**WHAT IS EXPECTED:**
Retype the records below so that each one matches exactly.

**DATA UNDER STUDY:**
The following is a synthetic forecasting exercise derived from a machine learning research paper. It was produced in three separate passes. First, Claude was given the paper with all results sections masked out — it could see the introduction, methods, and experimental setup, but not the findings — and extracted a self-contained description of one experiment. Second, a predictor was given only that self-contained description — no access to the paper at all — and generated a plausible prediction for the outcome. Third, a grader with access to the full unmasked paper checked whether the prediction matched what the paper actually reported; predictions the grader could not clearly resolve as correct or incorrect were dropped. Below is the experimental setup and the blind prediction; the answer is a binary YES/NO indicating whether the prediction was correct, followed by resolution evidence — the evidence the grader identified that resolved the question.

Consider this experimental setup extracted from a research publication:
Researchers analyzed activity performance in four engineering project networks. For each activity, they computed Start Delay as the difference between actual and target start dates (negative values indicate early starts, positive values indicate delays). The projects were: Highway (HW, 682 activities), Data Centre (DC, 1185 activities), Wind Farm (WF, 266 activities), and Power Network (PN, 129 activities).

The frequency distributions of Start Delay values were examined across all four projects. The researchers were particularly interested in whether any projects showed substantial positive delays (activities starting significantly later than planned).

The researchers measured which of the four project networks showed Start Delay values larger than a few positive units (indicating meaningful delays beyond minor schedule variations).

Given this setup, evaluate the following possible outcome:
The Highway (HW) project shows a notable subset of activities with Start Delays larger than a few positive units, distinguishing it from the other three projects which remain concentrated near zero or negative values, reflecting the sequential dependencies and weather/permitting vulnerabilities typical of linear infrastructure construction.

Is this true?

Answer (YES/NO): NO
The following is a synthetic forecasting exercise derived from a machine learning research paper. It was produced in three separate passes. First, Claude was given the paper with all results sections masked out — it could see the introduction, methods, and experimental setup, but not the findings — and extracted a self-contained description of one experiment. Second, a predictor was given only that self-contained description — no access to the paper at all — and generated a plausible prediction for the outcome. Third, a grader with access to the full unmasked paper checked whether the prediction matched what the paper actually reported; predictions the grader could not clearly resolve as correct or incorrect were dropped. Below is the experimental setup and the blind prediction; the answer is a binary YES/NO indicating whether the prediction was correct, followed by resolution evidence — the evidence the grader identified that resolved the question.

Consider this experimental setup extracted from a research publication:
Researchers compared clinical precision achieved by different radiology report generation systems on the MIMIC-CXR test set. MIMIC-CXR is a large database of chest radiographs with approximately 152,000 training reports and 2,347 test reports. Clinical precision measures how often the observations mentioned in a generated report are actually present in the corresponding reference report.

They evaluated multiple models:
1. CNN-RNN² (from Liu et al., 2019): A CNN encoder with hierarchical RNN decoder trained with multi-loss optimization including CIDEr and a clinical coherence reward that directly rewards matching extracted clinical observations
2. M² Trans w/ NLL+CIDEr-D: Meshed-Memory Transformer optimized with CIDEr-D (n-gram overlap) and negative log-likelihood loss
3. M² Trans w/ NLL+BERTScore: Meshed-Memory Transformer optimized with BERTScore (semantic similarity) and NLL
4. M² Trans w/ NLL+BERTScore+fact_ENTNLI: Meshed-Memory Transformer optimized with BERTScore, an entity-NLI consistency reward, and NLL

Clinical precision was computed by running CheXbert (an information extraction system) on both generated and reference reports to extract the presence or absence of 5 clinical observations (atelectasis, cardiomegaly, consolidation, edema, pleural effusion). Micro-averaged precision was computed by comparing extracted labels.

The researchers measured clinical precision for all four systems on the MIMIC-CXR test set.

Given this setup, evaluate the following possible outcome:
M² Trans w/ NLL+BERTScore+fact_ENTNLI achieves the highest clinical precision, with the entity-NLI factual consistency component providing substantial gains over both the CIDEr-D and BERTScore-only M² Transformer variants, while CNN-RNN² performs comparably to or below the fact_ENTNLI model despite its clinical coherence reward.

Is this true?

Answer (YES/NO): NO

**RESPONSE FOR THIS EXERCISE:**
The following is a synthetic forecasting exercise derived from a machine learning research paper. It was produced in three separate passes. First, Claude was given the paper with all results sections masked out — it could see the introduction, methods, and experimental setup, but not the findings — and extracted a self-contained description of one experiment. Second, a predictor was given only that self-contained description — no access to the paper at all — and generated a plausible prediction for the outcome. Third, a grader with access to the full unmasked paper checked whether the prediction matched what the paper actually reported; predictions the grader could not clearly resolve as correct or incorrect were dropped. Below is the experimental setup and the blind prediction; the answer is a binary YES/NO indicating whether the prediction was correct, followed by resolution evidence — the evidence the grader identified that resolved the question.

Consider this experimental setup extracted from a research publication:
Researchers analyzed activity performance in four engineering project networks. For each activity, they computed Start Delay as the difference between actual and target start dates (negative values indicate early starts, positive values indicate delays). The projects were: Highway (HW, 682 activities), Data Centre (DC, 1185 activities), Wind Farm (WF, 266 activities), and Power Network (PN, 129 activities).

The frequency distributions of Start Delay values were examined across all four projects. The researchers were particularly interested in whether any projects showed substantial positive delays (activities starting significantly later than planned).

The researchers measured which of the four project networks showed Start Delay values larger than a few positive units (indicating meaningful delays beyond minor schedule variations).

Given this setup, evaluate the following possible outcome:
The Highway (HW) project shows a notable subset of activities with Start Delays larger than a few positive units, distinguishing it from the other three projects which remain concentrated near zero or negative values, reflecting the sequential dependencies and weather/permitting vulnerabilities typical of linear infrastructure construction.

Is this true?

Answer (YES/NO): NO
The following is a synthetic forecasting exercise derived from a machine learning research paper. It was produced in three separate passes. First, Claude was given the paper with all results sections masked out — it could see the introduction, methods, and experimental setup, but not the findings — and extracted a self-contained description of one experiment. Second, a predictor was given only that self-contained description — no access to the paper at all — and generated a plausible prediction for the outcome. Third, a grader with access to the full unmasked paper checked whether the prediction matched what the paper actually reported; predictions the grader could not clearly resolve as correct or incorrect were dropped. Below is the experimental setup and the blind prediction; the answer is a binary YES/NO indicating whether the prediction was correct, followed by resolution evidence — the evidence the grader identified that resolved the question.

Consider this experimental setup extracted from a research publication:
Researchers compared clinical precision achieved by different radiology report generation systems on the MIMIC-CXR test set. MIMIC-CXR is a large database of chest radiographs with approximately 152,000 training reports and 2,347 test reports. Clinical precision measures how often the observations mentioned in a generated report are actually present in the corresponding reference report.

They evaluated multiple models:
1. CNN-RNN² (from Liu et al., 2019): A CNN encoder with hierarchical RNN decoder trained with multi-loss optimization including CIDEr and a clinical coherence reward that directly rewards matching extracted clinical observations
2. M² Trans w/ NLL+CIDEr-D: Meshed-Memory Transformer optimized with CIDEr-D (n-gram overlap) and negative log-likelihood loss
3. M² Trans w/ NLL+BERTScore: Meshed-Memory Transformer optimized with BERTScore (semantic similarity) and NLL
4. M² Trans w/ NLL+BERTScore+fact_ENTNLI: Meshed-Memory Transformer optimized with BERTScore, an entity-NLI consistency reward, and NLL

Clinical precision was computed by running CheXbert (an information extraction system) on both generated and reference reports to extract the presence or absence of 5 clinical observations (atelectasis, cardiomegaly, consolidation, edema, pleural effusion). Micro-averaged precision was computed by comparing extracted labels.

The researchers measured clinical precision for all four systems on the MIMIC-CXR test set.

Given this setup, evaluate the following possible outcome:
M² Trans w/ NLL+BERTScore+fact_ENTNLI achieves the highest clinical precision, with the entity-NLI factual consistency component providing substantial gains over both the CIDEr-D and BERTScore-only M² Transformer variants, while CNN-RNN² performs comparably to or below the fact_ENTNLI model despite its clinical coherence reward.

Is this true?

Answer (YES/NO): NO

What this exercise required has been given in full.